**Work item**
Write the data out verbatim.

**Entries shown**
== Segment start ==

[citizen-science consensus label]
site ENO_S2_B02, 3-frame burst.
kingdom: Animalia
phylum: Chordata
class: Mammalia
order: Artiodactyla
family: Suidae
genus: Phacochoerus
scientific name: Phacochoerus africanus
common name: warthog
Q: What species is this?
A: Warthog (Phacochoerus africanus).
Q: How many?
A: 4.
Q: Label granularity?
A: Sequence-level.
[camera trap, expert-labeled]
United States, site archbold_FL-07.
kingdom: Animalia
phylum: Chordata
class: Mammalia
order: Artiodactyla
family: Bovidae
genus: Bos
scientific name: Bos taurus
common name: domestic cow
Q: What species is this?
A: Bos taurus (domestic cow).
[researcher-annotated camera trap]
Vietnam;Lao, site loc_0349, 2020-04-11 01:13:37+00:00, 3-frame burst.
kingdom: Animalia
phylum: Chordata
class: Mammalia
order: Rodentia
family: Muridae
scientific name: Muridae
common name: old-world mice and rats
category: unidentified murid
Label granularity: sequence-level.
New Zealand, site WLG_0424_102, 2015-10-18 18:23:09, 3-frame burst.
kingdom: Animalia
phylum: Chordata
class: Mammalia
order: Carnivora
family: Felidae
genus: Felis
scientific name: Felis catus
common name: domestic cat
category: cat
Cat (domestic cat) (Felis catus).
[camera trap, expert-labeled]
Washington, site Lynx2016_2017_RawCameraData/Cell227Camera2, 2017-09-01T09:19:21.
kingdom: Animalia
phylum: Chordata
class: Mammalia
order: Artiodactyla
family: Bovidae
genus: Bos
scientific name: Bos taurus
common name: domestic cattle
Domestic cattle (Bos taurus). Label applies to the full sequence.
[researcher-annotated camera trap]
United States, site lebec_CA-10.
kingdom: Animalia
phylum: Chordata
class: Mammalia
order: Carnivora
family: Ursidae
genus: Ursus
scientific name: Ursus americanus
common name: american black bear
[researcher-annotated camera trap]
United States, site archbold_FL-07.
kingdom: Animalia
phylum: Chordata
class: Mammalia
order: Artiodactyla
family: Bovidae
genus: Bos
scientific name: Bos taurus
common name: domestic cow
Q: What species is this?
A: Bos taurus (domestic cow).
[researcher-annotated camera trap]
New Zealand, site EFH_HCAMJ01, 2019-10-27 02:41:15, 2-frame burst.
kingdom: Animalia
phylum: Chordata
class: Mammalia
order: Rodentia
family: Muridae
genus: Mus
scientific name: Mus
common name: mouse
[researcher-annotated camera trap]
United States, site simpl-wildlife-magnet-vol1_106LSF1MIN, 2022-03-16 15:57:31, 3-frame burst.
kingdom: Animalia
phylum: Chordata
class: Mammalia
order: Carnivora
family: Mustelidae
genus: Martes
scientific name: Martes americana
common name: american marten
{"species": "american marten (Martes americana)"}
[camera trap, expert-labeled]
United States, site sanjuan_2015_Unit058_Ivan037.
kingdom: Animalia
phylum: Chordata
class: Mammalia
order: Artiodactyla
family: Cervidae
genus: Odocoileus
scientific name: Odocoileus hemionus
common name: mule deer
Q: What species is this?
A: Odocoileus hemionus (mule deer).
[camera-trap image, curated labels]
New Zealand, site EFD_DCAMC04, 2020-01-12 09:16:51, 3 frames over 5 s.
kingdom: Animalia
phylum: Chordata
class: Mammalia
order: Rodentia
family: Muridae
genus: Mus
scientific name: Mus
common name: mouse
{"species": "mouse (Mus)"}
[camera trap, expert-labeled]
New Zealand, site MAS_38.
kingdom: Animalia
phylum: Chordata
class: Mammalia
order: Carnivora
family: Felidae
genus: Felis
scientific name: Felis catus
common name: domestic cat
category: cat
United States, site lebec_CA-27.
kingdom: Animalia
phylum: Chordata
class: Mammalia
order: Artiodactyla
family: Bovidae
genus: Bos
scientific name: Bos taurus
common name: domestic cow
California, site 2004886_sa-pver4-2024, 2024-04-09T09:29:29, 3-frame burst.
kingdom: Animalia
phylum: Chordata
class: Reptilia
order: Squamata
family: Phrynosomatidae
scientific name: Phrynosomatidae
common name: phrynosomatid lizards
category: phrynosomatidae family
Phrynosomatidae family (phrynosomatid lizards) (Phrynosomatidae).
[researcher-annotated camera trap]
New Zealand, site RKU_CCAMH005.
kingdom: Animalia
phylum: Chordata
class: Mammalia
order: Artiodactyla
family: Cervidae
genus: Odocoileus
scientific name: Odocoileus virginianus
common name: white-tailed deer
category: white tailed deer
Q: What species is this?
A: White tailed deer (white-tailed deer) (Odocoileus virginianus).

== Segment end ==

**Answer box**
[citizen-science consensus label]
site ENO_S2_B02, 3-frame burst.
kingdom: Animalia
phylum: Chordata
class: Mammalia
order: Artiodactyla
family: Suidae
genus: Phacochoerus
scientific name: Phacochoerus africanus
common name: warthog
Q: What species is this?
A: Warthog (Phacochoerus africanus).
Q: How many?
A: 4.
Q: Label granularity?
A: Sequence-level.
[camera trap, expert-labeled]
United States, site archbold_FL-07.
kingdom: Animalia
phylum: Chordata
class: Mammalia
order: Artiodactyla
family: Bovidae
genus: Bos
scientific name: Bos taurus
common name: domestic cow
Q: What species is this?
A: Bos taurus (domestic cow).
[researcher-annotated camera trap]
Vietnam;Lao, site loc_0349, 2020-04-11 01:13:37+00:00, 3-frame burst.
kingdom: Animalia
phylum: Chordata
class: Mammalia
order: Rodentia
family: Muridae
scientific name: Muridae
common name: old-world mice and rats
category: unidentified murid
Label granularity: sequence-level.
New Zealand, site WLG_0424_102, 2015-10-18 18:23:09, 3-frame burst.
kingdom: Animalia
phylum: Chordata
class: Mammalia
order: Carnivora
family: Felidae
genus: Felis
scientific name: Felis catus
common name: domestic cat
category: cat
Cat (domestic cat) (Felis catus).
[camera trap, expert-labeled]
Washington, site Lynx2016_2017_RawCameraData/Cell227Camera2, 2017-09-01T09:19:21.
kingdom: Animalia
phylum: Chordata
class: Mammalia
order: Artiodactyla
family: Bovidae
genus: Bos
scientific name: Bos taurus
common name: domestic cattle
Domestic cattle (Bos taurus). Label applies to the full sequence.
[researcher-annotated camera trap]
United States, site lebec_CA-10.
kingdom: Animalia
phylum: Chordata
class: Mammalia
order: Carnivora
family: Ursidae
genus: Ursus
scientific name: Ursus americanus
common name: american black bear
[researcher-annotated camera trap]
United States, site archbold_FL-07.
kingdom: Animalia
phylum: Chordata
class: Mammalia
order: Artiodactyla
family: Bovidae
genus: Bos
scientific name: Bos taurus
common name: domestic cow
Q: What species is this?
A: Bos taurus (domestic cow).
[researcher-annotated camera trap]
New Zealand, site EFH_HCAMJ01, 2019-10-27 02:41:15, 2-frame burst.
kingdom: Animalia
phylum: Chordata
class: Mammalia
order: Rodentia
family: Muridae
genus: Mus
scientific name: Mus
common name: mouse
[researcher-annotated camera trap]
United States, site simpl-wildlife-magnet-vol1_106LSF1MIN, 2022-03-16 15:57:31, 3-frame burst.
kingdom: Animalia
phylum: Chordata
class: Mammalia
order: Carnivora
family: Mustelidae
genus: Martes
scientific name: Martes americana
common name: american marten
{"species": "american marten (Martes americana)"}
[camera trap, expert-labeled]
United States, site sanjuan_2015_Unit058_Ivan037.
kingdom: Animalia
phylum: Chordata
class: Mammalia
order: Artiodactyla
family: Cervidae
genus: Odocoileus
scientific name: Odocoileus hemionus
common name: mule deer
Q: What species is this?
A: Odocoileus hemionus (mule deer).
[camera-trap image, curated labels]
New Zealand, site EFD_DCAMC04, 2020-01-12 09:16:51, 3 frames over 5 s.
kingdom: Animalia
phylum: Chordata
class: Mammalia
order: Rodentia
family: Muridae
genus: Mus
scientific name: Mus
common name: mouse
{"species": "mouse (Mus)"}
[camera trap, expert-labeled]
New Zealand, site MAS_38.
kingdom: Animalia
phylum: Chordata
class: Mammalia
order: Carnivora
family: Felidae
genus: Felis
scientific name: Felis catus
common name: domestic cat
category: cat
United States, site lebec_CA-27.
kingdom: Animalia
phylum: Chordata
class: Mammalia
order: Artiodactyla
family: Bovidae
genus: Bos
scientific name: Bos taurus
common name: domestic cow
California, site 2004886_sa-pver4-2024, 2024-04-09T09:29:29, 3-frame burst.
kingdom: Animalia
phylum: Chordata
class: Reptilia
order: Squamata
family: Phrynosomatidae
scientific name: Phrynosomatidae
common name: phrynosomatid lizards
category: phrynosomatidae family
Phrynosomatidae family (phrynosomatid lizards) (Phrynosomatidae).
[researcher-annotated camera trap]
New Zealand, site RKU_CCAMH005.
kingdom: Animalia
phylum: Chordata
class: Mammalia
order: Artiodactyla
family: Cervidae
genus: Odocoileus
scientific name: Odocoileus virginianus
common name: white-tailed deer
category: white tailed deer
Q: What species is this?
A: White tailed deer (white-tailed deer) (Odocoileus virginianus).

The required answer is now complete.